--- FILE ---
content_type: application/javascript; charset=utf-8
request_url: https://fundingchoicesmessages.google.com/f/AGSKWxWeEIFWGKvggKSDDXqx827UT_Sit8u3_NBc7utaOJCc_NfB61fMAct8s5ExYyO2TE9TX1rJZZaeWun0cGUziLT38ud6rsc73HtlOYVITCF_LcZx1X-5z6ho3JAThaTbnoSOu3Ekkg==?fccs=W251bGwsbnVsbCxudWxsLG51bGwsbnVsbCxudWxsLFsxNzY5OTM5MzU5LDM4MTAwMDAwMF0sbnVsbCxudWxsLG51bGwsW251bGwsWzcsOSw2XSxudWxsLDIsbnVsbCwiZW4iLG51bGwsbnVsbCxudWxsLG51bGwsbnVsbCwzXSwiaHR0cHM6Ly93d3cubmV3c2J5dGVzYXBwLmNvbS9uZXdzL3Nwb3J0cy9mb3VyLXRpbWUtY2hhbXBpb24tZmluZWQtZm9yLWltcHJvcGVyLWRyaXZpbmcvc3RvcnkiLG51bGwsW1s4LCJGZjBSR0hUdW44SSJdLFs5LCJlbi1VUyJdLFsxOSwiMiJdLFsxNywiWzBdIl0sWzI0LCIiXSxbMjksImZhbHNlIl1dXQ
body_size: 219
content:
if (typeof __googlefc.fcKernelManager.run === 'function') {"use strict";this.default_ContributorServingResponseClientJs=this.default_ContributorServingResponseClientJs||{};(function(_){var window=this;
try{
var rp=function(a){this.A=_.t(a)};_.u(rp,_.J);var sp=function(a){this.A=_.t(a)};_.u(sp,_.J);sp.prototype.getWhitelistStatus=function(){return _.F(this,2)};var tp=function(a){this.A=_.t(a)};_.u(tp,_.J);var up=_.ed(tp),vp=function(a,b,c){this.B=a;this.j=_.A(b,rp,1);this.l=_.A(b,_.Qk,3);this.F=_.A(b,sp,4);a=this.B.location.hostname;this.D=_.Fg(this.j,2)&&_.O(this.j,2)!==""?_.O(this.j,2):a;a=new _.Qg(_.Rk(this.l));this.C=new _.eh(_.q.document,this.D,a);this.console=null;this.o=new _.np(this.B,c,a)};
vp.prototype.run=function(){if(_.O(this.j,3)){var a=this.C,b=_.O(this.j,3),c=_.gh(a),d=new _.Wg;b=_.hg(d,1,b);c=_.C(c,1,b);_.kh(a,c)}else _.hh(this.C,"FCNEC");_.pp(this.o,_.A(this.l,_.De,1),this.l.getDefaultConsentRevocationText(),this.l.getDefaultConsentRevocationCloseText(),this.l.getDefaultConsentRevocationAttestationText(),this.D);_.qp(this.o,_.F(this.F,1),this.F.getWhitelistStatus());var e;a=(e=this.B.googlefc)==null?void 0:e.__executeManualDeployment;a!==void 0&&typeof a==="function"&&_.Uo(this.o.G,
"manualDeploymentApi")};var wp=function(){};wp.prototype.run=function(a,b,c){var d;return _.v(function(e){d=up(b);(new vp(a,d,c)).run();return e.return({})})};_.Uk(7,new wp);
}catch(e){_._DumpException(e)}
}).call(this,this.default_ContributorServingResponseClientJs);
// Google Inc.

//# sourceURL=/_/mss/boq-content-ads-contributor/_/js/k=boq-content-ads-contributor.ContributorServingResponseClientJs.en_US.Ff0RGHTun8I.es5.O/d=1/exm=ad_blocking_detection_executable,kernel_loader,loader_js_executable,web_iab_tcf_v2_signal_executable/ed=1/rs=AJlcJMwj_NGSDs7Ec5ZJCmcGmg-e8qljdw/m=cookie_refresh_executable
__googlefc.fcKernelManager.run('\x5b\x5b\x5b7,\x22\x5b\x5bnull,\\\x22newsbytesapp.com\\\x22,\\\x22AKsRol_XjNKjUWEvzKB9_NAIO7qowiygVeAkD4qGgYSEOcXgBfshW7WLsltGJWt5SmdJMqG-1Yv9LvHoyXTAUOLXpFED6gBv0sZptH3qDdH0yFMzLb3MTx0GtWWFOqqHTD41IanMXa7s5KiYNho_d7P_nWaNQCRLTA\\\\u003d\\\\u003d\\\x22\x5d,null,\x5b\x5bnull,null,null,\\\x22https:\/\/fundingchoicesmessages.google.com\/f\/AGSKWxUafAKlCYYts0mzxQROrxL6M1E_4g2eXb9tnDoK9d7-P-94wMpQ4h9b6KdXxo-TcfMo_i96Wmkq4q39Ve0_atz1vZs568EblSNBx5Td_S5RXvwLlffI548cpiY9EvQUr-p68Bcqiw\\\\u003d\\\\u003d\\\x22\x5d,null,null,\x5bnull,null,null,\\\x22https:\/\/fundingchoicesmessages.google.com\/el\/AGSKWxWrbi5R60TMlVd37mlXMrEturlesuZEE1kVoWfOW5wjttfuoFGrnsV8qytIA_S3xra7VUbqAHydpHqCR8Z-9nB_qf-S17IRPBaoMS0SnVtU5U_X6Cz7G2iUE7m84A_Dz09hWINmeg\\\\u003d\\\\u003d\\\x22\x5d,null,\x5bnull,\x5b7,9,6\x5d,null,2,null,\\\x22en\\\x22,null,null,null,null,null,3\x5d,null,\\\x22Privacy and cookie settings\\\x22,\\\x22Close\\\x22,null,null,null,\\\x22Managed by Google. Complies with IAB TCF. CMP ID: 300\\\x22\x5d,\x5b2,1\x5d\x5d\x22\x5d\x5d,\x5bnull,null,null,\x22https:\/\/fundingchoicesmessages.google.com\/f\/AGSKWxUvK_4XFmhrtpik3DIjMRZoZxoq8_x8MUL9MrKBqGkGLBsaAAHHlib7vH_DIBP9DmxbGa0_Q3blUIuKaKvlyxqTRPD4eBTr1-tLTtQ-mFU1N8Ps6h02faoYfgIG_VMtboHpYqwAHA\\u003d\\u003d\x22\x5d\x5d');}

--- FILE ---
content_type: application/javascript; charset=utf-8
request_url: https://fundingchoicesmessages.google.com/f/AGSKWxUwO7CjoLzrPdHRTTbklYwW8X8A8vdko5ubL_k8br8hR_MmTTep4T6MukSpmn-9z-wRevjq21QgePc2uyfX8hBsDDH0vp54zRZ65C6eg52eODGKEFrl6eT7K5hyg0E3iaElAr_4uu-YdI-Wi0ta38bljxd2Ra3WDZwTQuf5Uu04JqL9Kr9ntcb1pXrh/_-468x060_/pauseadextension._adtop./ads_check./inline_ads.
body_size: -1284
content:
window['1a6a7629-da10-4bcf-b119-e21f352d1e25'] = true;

__Problem__
Look for the word "prototype" in the listing above and state how many lines have it; give the number and nothing else.

__Result__
3